* Bacaan:
Oleh: Savitry ‘Icha’ Khairunnisa
Kontributor Islampos, Tinggal di Norwegia
BEBERAPA hari ini kita tersentak dengan berita pengeboman di beberapa lokasi gereja di Surabaya. Kejadian mengerikan sekaligus mengherankan yang tak pernah terdengar sebelumnya di Surabaya.
Arek Suroboyo itu, meski terkenal dengan karakternya yang “Bonek”, kasar, selalu berbicara dengan nada tinggi, dan gampang naik darah (meski tidak semua), tidak asal main bom begitu saja. Apalagi mengebom rumah ibadah, di hari ibadah umat beragama tersebut pula. Keterlaluan dan ngawur sekali itu.
Kalaupun Arek Suroboyo melakukan pengeboman, itu dulu di zaman Perang Kemerdekaan. Kejadian pengeboman mobil Brigjen Mallaby yang kemudian memicu meletusnya Perang Surabaya yang dikomandoi Bung Tomo.

* Soal untuk Dikerjakan:
- 1) Tuliskan ulang bagian tulisan tentang pengeboman di Surabaya mulai dari "Arek Suroboyo itu, meski" sampai dengan "dikomandoi Bung Tomo.".
- 2) Dalam tulisan tentang pengeboman di Surabaya, apa alasan penulis menyebut kejadian itu mengherankan?

* Data Tersedia:
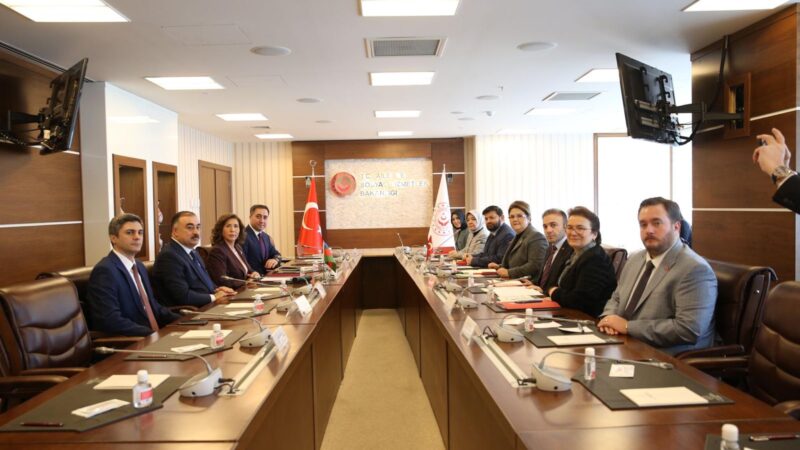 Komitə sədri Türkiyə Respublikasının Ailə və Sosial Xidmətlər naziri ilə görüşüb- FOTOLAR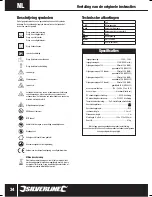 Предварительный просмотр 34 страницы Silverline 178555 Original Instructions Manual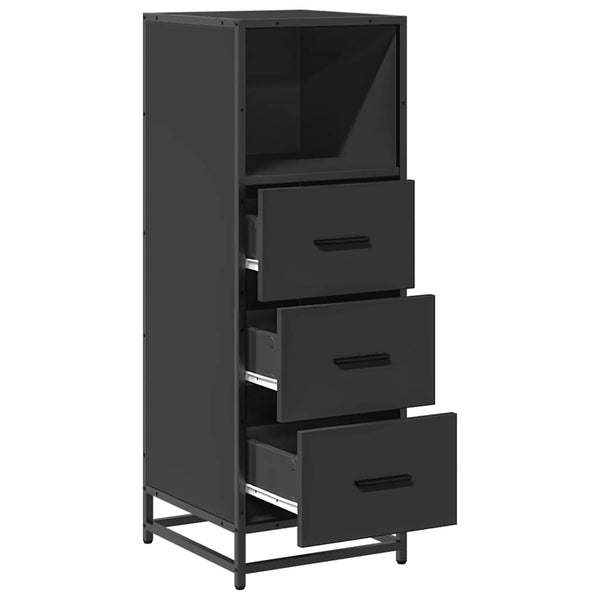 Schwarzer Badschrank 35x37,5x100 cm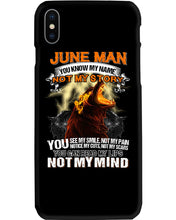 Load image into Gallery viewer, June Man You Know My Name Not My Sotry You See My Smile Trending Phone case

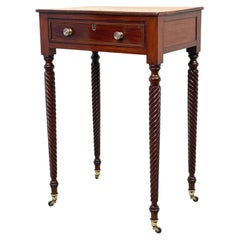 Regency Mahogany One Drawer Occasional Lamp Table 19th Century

* * *

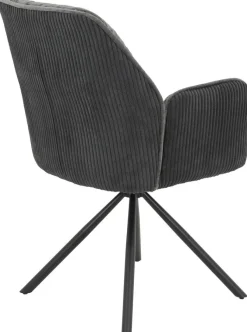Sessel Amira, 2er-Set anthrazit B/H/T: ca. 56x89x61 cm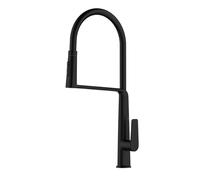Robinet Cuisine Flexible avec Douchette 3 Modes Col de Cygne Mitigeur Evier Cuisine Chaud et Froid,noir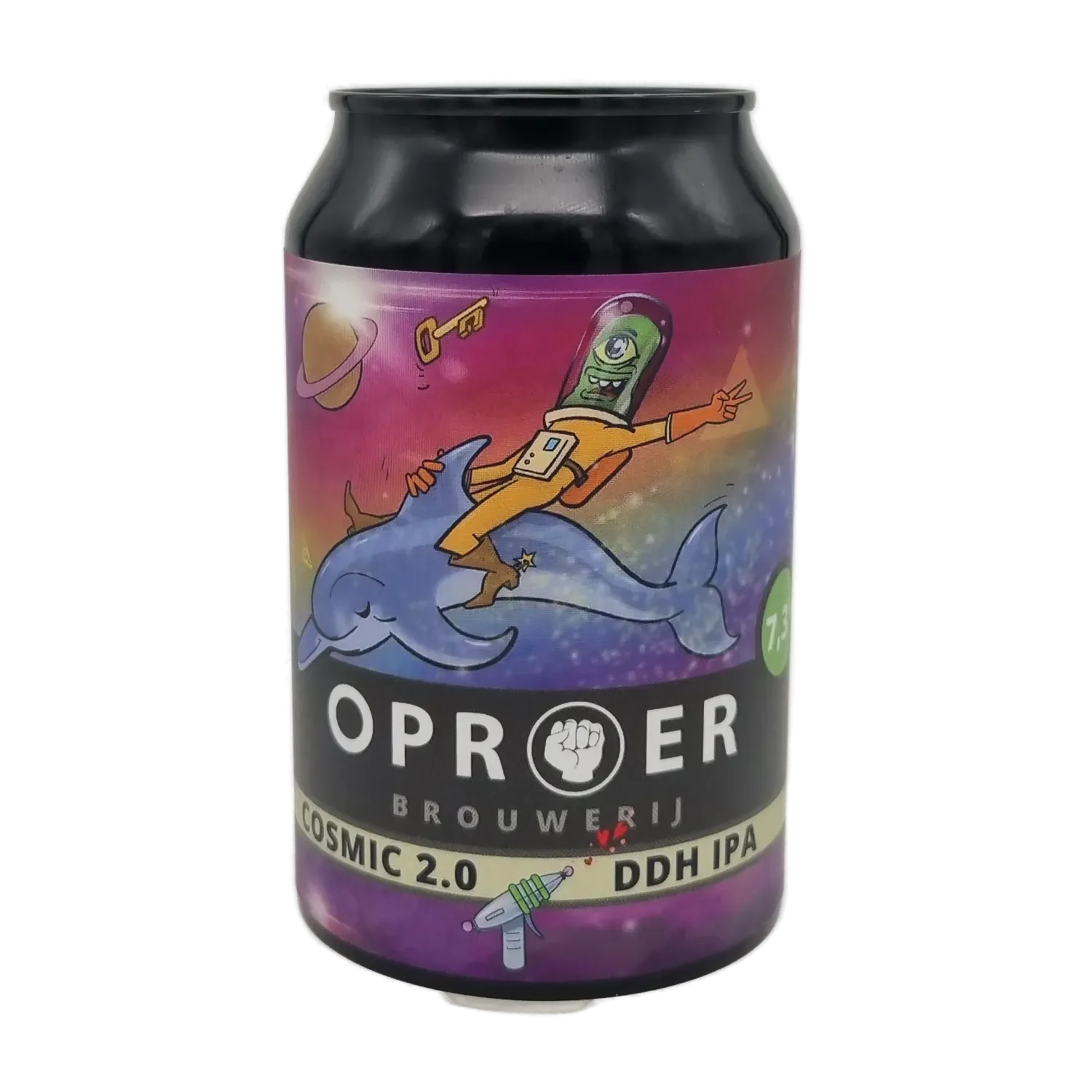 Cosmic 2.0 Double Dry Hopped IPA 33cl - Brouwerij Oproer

---

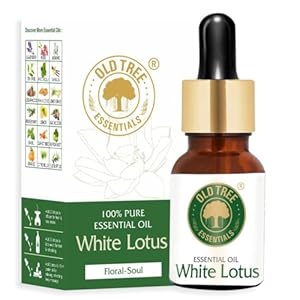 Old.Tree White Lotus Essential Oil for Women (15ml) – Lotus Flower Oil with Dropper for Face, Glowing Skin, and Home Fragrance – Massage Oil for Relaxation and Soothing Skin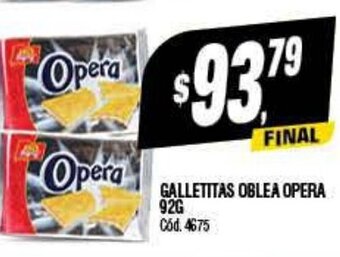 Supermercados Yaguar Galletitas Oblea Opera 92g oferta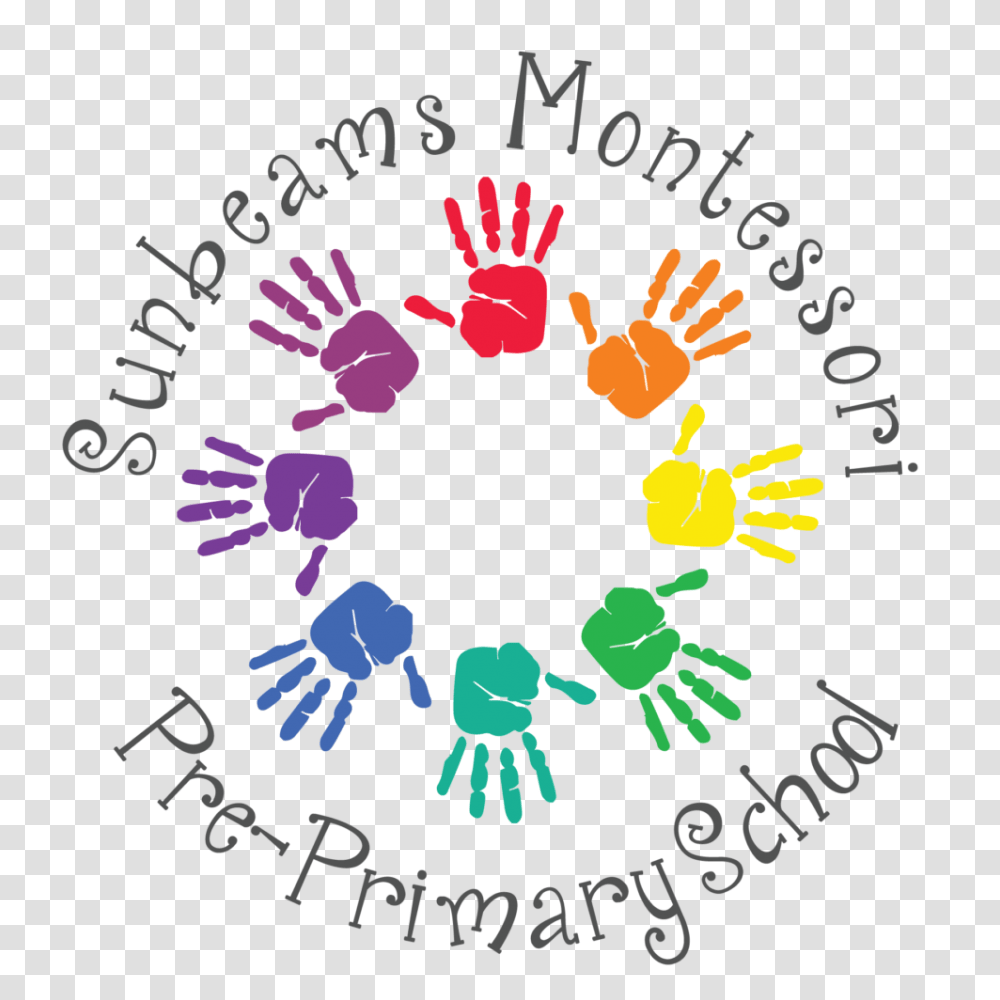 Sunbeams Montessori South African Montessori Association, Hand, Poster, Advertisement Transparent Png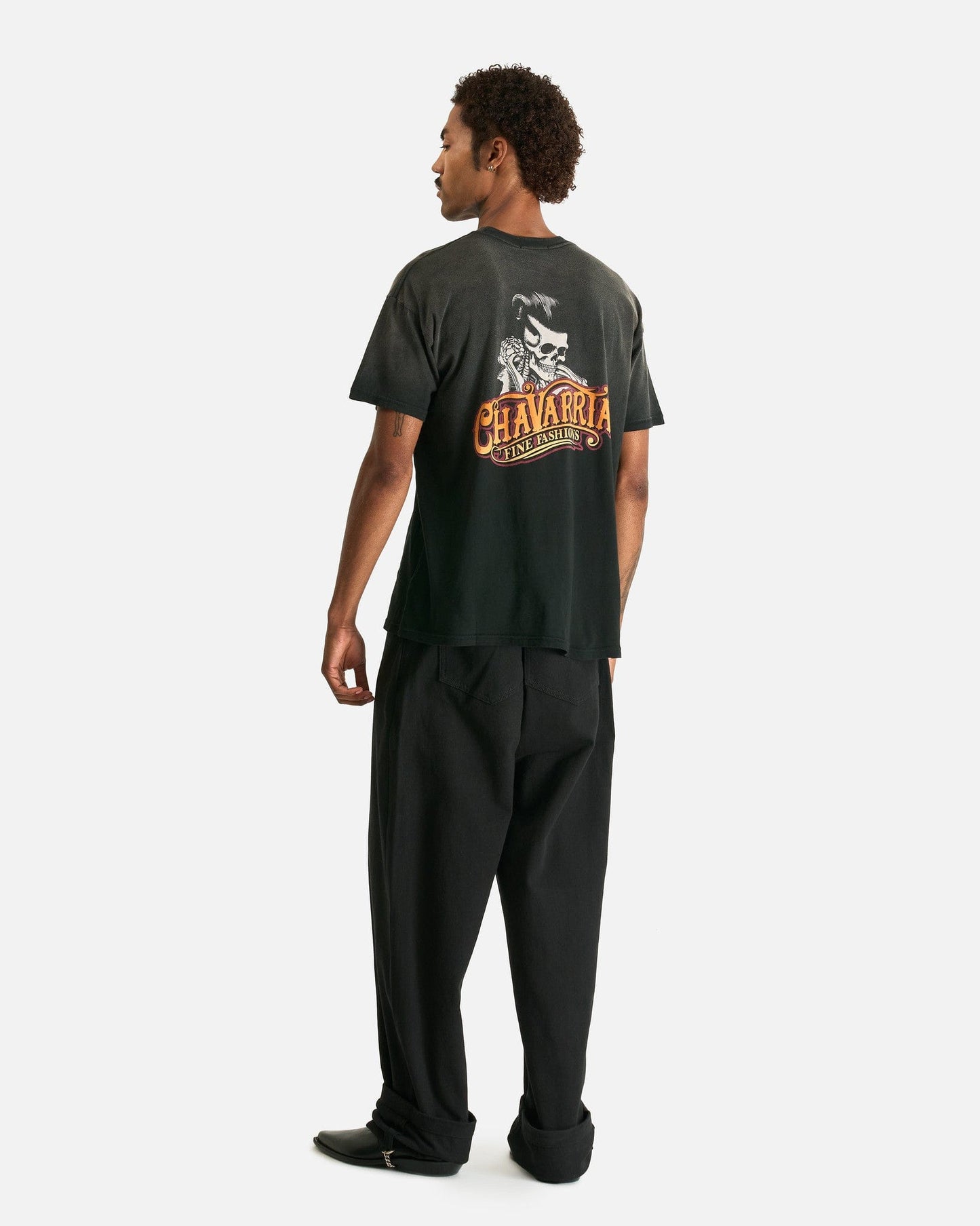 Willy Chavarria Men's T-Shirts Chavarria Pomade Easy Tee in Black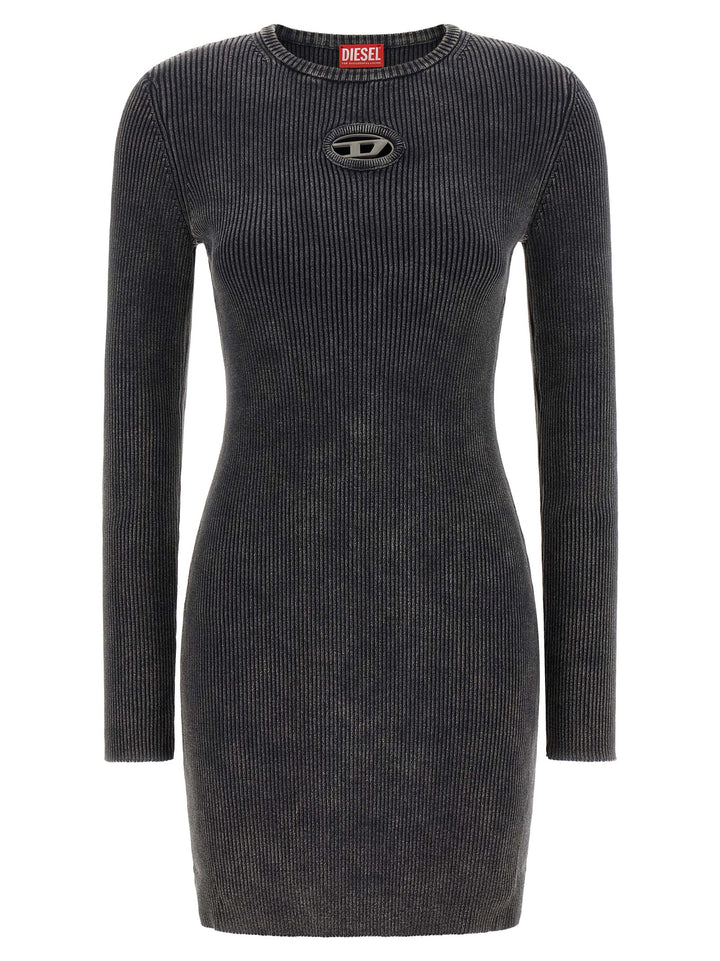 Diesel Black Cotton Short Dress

* Jawaban Tiap Soal:
- 1)
Arek Suroboyo itu, meski terkenal dengan karakternya yang “Bonek”, kasar, selalu berbicara dengan nada tinggi, dan gampang naik darah (meski tidak semua), tidak asal main bom begitu saja. Apalagi mengebom rumah ibadah, di hari ibadah umat beragama tersebut pula. Keterlaluan dan ngawur sekali itu.
Kalaupun Arek Suroboyo melakukan pengeboman, itu dulu di zaman Perang Kemerdekaan. Kejadian pengeboman mobil Brigjen Mallaby yang kemudian memicu meletusnya Perang Surabaya yang dikomandoi Bung Tomo.

- 2) Kejadian seperti itu tak pernah terdengar sebelumnya di Surabaya. Arek Suroboyo memang terkenal kasar dan gampang naik darah, tetapi tidak asal main bom, apalagi mengebom rumah ibadah pada hari ibadah. Kalaupun pernah ada pengeboman oleh Arek Suroboyo, itu terjadi dulu di zaman Perang Kemerdekaan.